[Texto seleccionado]
☆ ☆ ☆ ☆ ☆

El modelo del capitalismo salvaje y posmoderno, por admitir conceptos que a todas luces parecen insuficientes, crea el conocimiento en función de su capacidad para la producción de bienes materiales, por lo que no debería sorprendernos su desdén por los problemas filosóficos, históricos y sociales. Y qué decir de los problemas emocionales y mentales, del arte en todas sus manifestaciones, desde la literatura hasta la música, la danza, el teatro. Las formas de experimentar lo humano se han acotado al nivel de un espectáculo que puede comprarse y venderse, y a menudo la profesionalización se despoja de la necesidad contemplativa, de la libertad de creación, pues se somete ante las necesidades vitales de poder llevar el pan a la mesa.

Los saberes que no crean objetos o servicios directos se incorporan al sistema como artefactos ornamentales en los programas públicos o como una salida adecuada y elegante para la evasión fiscal en la forma de fundaciones que inundan los espacios de la iniciativa privada, y que al instrumentalizarlos terminan por despojarlos, dejarlos sin sentido propio y cambiar su alma por una sonrisa cortés que cobra el boleto de entrada. Además, hay una clara desvinculación entre quienes fomentan la investigación con fines materiales y la atención de las necesidades más apremiantes de la sociedad: crear saberes, con todos los criterios apropiados para la academia, es ganancia para el autor de un estatus, del reconocimiento de sus pares y el goce de una economía financiada por la iniciativa privada o el Estado; pero que el grueso de la población se vea favorecido por ella es cuestionable y hasta poco creíble.

☆ ☆ ☆ ☆ ☆

(Entradas de datos)
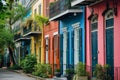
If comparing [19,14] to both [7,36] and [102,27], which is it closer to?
[7,36]

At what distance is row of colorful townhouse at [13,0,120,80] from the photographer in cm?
2191

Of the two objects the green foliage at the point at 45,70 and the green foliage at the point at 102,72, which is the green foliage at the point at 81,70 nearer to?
the green foliage at the point at 102,72

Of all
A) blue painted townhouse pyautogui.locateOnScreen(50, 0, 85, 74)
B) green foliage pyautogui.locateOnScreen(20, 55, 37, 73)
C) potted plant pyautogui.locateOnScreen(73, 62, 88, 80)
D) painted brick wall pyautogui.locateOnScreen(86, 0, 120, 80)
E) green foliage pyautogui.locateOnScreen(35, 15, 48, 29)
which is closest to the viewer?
painted brick wall pyautogui.locateOnScreen(86, 0, 120, 80)

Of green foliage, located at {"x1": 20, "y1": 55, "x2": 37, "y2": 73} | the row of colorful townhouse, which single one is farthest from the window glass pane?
green foliage, located at {"x1": 20, "y1": 55, "x2": 37, "y2": 73}

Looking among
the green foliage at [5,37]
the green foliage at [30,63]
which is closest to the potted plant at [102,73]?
the green foliage at [30,63]

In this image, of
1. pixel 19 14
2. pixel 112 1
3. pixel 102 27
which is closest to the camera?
pixel 112 1

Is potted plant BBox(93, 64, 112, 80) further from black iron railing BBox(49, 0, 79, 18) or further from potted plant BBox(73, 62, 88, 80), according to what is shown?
A: black iron railing BBox(49, 0, 79, 18)

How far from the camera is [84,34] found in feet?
88.4

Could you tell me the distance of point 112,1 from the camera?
21.9 meters

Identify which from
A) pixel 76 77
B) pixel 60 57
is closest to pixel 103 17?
pixel 76 77

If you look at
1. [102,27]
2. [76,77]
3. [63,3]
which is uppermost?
[63,3]

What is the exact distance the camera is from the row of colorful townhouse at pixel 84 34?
862 inches

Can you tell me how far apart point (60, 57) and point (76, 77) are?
34.1 ft

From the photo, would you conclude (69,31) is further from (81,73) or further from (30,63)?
(30,63)
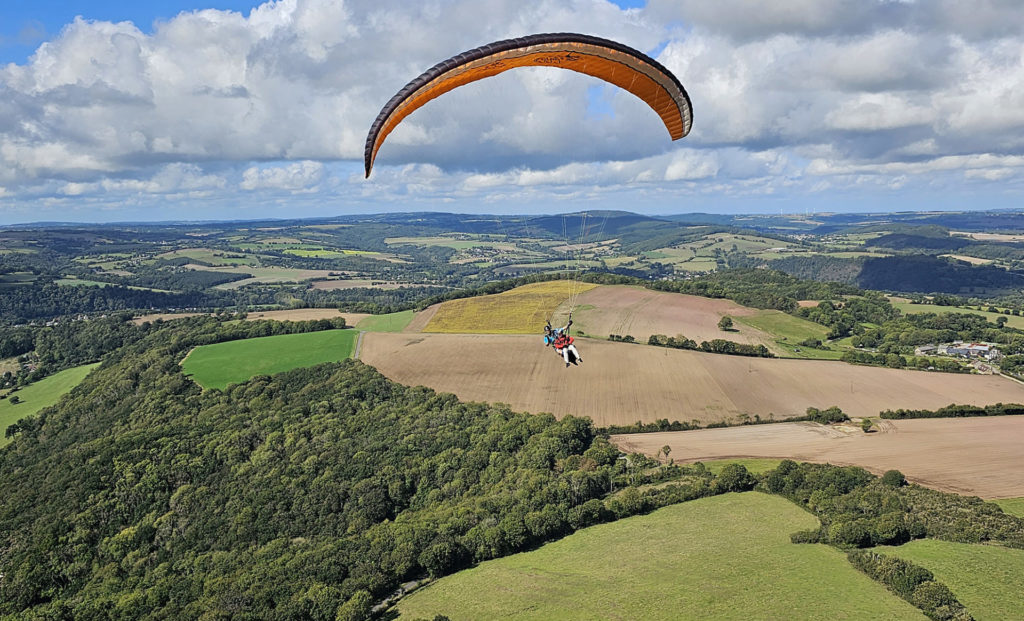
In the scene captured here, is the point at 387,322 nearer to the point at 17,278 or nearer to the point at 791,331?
the point at 791,331

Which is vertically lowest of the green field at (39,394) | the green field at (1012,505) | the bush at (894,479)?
the green field at (39,394)

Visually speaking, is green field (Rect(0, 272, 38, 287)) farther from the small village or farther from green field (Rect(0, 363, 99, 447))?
the small village

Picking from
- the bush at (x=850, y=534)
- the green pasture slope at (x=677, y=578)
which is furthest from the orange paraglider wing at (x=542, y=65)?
the bush at (x=850, y=534)

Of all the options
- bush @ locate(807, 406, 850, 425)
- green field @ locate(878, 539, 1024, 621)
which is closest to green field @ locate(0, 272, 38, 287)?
bush @ locate(807, 406, 850, 425)

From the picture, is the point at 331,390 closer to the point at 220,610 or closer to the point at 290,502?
the point at 290,502

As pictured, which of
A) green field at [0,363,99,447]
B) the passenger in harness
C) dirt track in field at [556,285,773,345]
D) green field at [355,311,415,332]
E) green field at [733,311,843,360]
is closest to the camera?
the passenger in harness

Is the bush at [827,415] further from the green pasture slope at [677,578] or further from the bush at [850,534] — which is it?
the bush at [850,534]
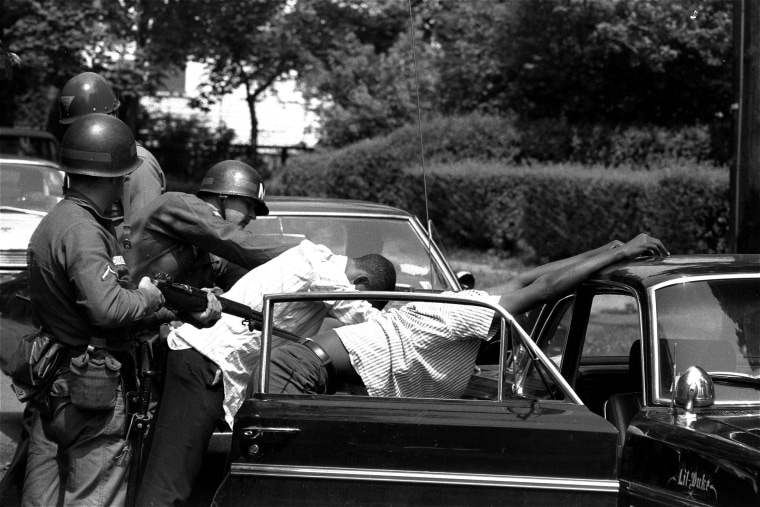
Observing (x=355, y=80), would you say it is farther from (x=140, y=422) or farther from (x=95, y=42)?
(x=140, y=422)

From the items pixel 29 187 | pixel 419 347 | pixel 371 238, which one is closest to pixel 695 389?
pixel 419 347

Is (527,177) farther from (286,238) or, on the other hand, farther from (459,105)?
(286,238)

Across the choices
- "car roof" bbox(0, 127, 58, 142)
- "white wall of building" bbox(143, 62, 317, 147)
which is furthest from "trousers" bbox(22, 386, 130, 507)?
"white wall of building" bbox(143, 62, 317, 147)

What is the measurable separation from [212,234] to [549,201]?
35.4 ft

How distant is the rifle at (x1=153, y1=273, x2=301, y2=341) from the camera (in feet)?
13.1

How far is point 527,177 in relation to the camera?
1540cm

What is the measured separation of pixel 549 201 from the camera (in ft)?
49.0

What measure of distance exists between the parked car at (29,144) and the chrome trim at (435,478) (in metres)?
11.5

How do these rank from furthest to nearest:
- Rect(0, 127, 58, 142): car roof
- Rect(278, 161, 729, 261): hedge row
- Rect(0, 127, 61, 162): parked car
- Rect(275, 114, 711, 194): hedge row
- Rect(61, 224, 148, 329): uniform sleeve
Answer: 1. Rect(275, 114, 711, 194): hedge row
2. Rect(0, 127, 61, 162): parked car
3. Rect(0, 127, 58, 142): car roof
4. Rect(278, 161, 729, 261): hedge row
5. Rect(61, 224, 148, 329): uniform sleeve

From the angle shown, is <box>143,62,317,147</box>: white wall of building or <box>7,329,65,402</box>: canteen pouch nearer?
<box>7,329,65,402</box>: canteen pouch

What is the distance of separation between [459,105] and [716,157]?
5.38 metres

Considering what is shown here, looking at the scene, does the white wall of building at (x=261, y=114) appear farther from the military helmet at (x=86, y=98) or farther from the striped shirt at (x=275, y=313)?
the striped shirt at (x=275, y=313)

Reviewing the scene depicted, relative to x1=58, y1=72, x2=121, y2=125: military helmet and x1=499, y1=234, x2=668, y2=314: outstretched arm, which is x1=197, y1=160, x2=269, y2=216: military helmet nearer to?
x1=58, y1=72, x2=121, y2=125: military helmet

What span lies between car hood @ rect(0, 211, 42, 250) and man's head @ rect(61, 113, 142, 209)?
3.78m
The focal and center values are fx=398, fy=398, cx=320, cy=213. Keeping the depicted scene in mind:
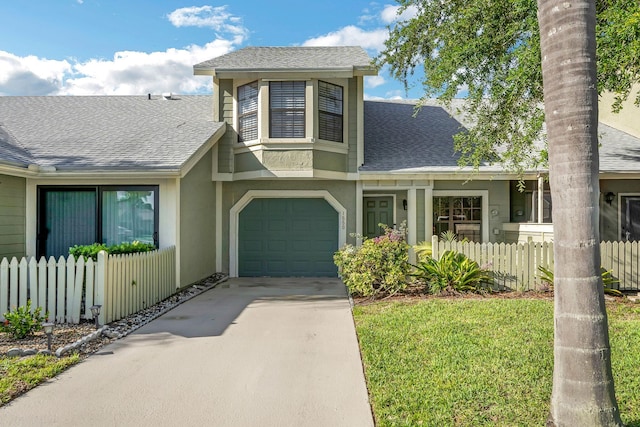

☆ ☆ ☆ ☆ ☆

[Conjunto de tareas]
1: En el texto sobre el capitalismo y el conocimiento, ¿en función de qué crea el conocimiento el modelo del capitalismo salvaje y posmoderno?
2: Escribe la continuación del texto sobre el capitalismo y el conocimiento a partir de su última oración.
Las líneas provienen de otra fuente.

[Respuestas del ejercicio]
1: En función de su capacidad para la producción de bienes materiales.

2:
Para que la situación encuentre una salida, al menos una superficial e inmediata, es preciso que los saberes dialoguen entre sí, que se abandonen las jerarquías y que se incorporen el encuentro de diversidades y culturas, buscando no la construcción de verdades absolutas, sino la democratización de la duda planteada desde perspectivas diversas. Lo verdaderamente apremiante en lo referente a la producción del conocimiento está en sentar las bases de un encuentro de perspectivas que permita replantear lo conocido y escudriñar con nueva perspicacia aquello que se busca conocer.

Ese diálogo no solo debe llevarse a cabo en los espacios académicos, requiere encumbrarse en las necesidades sociales, en la realidad de quienes existen y se superponen a través de palabras en horizontes de pensamiento, pero también de estar en el mundo mediante las necesidades más básicas y elementales de la existencia y que la academia suele ignorar porque no son precisamente glamorosas. El conocimiento y la palabra están atravesados por la pobreza, la desigualdad, el hambre, la injusticia, la violencia, el temor. Palabras, historias y narrativas deben converger en búsqueda de la mejoría social de las mayorías, pues el bienestar solo puede alcanzarse cuando se identifican las necesidades y se generan soluciones empleando los saberes y no viceversa. Paradójicamente, en nuestro tiempo se dedica poco tiempo a solucionar los problemas sistémicos y demasiado a inventar nuevas necesidades.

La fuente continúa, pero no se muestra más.